The Respondent submitted that the provision applicable in this matter is Section 117(1) (c) of the ITA wherein the Respondent is challenging the substance of the Applicant's transaction. The Applicant's contention that the money was sourced as a loan is inimical to the doctrine of substance over form. In Dominion Taxicab Association v MNR [1954] SCR 82, the Court held:
"It is well settled that in considering whether a particular transaction brings a party within the terms of the Income Tax Act, its substance rather than its form is to be regarded".
The Respondent cited Placer Dome Inc v Canada [1992] 2 CTC 98 at 109, where the Canadian Supreme Court held that:
"It is the substance of a transaction that must be looked at in order to determine the true legal rights and obligations of the parties.
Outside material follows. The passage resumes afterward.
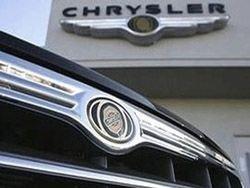 Убыток Chrysler после банкротства достиг $4 млрд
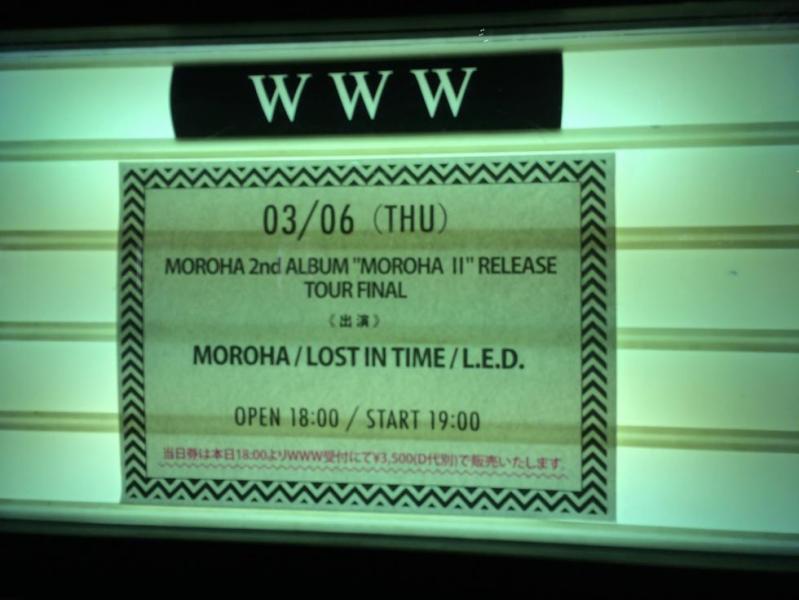 "MOROHA 2nd ALBUM ""MOROHA Ⅱ"" RELEASE TOUR FINAL@渋谷WWW に行ってきました!LOST IN TIMEとの激アツコラボに泣いた!"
Similarly, it is the commercial and practical nature of the transaction, the true legal rights and obligations flowing from it that must be looked at to determine its tax implications".
The Respondent submitted that from the above doctrine, the tax consequences of a transaction such as unsupported loans should be evaluated by considering the broader economic substance rather than restricting one's focus on the transaction's legal form. The Applicant failed to justify or substantiate the loan of USD 300,000 by providing the prerequisites for obtaining loans thereby undermining the principle of substance of a transaction.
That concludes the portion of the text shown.